**Required tasks**.
1: According to the Zeno chapter, how much did Zeno pay for the domain auracle.com?
2: For each statement, say whether it agrees with the Zeno chapter, and quote the words that decide it. (a) Chaitanyo had been traveling for five years when he published the first newsletter of 2019. (b) Zeno was able to operate a computer in the care facility. (c) Auracle displays Types by default.
3: Retype the passage of the Zeno chapter starting at "ZENO · Chapter" and ending at "work had been.".

**Text shown**.
ZENO · Chapter Seven

The Tool Without Interpretation

The Tool Without Interpretation (Traveling: 2018–2020)

Chaitanyo was somewhere in Asia when he published the first newsletter of 2019, a long, careful introduction to himself. Most of the people on the Zen Human Design mailing list had arrived after the years when he was visible, and did not know who he was or what his relationship to the work had been.

He had been traveling for five years by then. He carried a suitcase and a small backpack. He had sold everything in Taos, paid his debts, and left. His Swiss pension had begun. He had no fixed address and no particular intention to acquire one. He sat in cheap hotels in countries he had not previously lived in, connected to whatever Wi-Fi was available. He wrote newsletters when the words came together, answered questions from students and readers who had found Zeno’s recorded classes, and, from wherever he was, kept up the archive, the software, the shop, and the website he had built in 1997 and still ran.

Zeno was in a care facility in Taos. She could not operate a computer. She could barely hold a phone. When she managed to answer his calls, her voice was often difficult to understand. He reported that for their last couple of conversations, there had been a marked improvement in clarity. They had been able to talk until she got too tired to hold the phone.

A friend in Taos visited her on Valentine’s Day 2019 and sent him a report: Zeno was in good spirits, laughing and telling stories. She seemed, the friend wrote, “so accepting of where she is in her life stage and her circumstances.” She had just had a bath and was pleased to be shining and clean. She mentioned Chaitanyo might be coming back to visit in the spring. She sounded happy, the friend reported, with how Human Design was progressing in his hands.

What was progressing in his hands was, among other things, Auracle.

* * *

Auracle was the software that Zeno and Chaitanyo had always wanted and had never had the technical resources to build until the later years of her life. The name was hers before the software existed: in the early 2000s, by Chaitanyo’s account, she bought the domain auracle.com, paid more than a thousand dollars for it, and announced that this would be the name of their own Human Design software. He built it for her, and for the work, while she was still alive to see it. He showed her the first working body graph, he wrote later, “just at the onset of her rapid final decline. We enjoyed that moment, knowing well that without her determination the project would not have come this far.”1

The design philosophy was embedded in the name: an oracle, but one that shows rather than tells. An instrument for looking at the body graph without the mediation of anyone’s interpretation. No Types displayed by default. No Profiles. No Authority labels. No Strategy prescriptions. The body graph as a crystalline structure, as Chaitanyo would write years later, “capable of refracting totality as human.”

The chart it produced was the chart Chaitanyo had been making by hand since the early 1990s: centers defined and undefined, channels activated, gates present, without Ra’s naming system converting each mechanic into a behavioral prescription. It was the chart that let you look at the picture. The one Ra had originally instructed them to look at, in 1993, before he forgot that instruction and began building a catechism instead.

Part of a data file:
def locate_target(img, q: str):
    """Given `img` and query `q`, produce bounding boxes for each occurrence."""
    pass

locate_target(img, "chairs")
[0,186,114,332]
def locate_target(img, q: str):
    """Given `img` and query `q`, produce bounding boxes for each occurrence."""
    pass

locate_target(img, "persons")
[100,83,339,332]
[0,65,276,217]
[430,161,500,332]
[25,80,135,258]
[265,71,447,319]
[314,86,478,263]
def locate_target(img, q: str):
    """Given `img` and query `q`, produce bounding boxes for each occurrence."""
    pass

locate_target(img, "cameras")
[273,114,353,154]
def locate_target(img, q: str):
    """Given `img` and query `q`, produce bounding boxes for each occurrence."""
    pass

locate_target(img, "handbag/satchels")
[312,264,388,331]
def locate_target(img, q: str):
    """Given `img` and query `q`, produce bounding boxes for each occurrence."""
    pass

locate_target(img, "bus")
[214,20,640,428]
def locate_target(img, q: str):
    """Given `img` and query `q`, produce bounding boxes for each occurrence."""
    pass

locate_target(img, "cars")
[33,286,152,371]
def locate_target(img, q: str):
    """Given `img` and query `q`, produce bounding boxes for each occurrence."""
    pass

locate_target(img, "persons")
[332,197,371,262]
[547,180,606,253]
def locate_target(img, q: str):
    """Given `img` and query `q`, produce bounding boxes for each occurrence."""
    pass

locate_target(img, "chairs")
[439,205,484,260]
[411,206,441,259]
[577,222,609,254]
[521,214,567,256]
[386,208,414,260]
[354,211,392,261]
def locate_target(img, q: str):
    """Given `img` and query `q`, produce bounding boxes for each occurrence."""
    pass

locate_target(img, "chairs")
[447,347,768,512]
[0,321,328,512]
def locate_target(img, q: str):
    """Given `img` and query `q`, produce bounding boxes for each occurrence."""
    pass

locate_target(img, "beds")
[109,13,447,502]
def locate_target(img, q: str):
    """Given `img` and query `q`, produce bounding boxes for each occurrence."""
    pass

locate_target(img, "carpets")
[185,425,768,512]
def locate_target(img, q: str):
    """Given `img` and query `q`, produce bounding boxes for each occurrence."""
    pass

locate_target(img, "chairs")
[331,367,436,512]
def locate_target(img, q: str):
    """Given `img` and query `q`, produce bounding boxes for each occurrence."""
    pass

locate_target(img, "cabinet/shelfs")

**Responses to the exercise**.
1: More than a thousand dollars.

2:
(a) Yes: "He had been traveling for five years by then."
(b) No: "She could not operate a computer."
(c) No: "No Types displayed by default."

3:
ZENO · Chapter Seven

The Tool Without Interpretation

The Tool Without Interpretation (Traveling: 2018–2020)

Chaitanyo was somewhere in Asia when he published the first newsletter of 2019, a long, careful introduction to himself. Most of the people on the Zen Human Design mailing list had arrived after the years when he was visible, and did not know who he was or what his relationship to the work had been.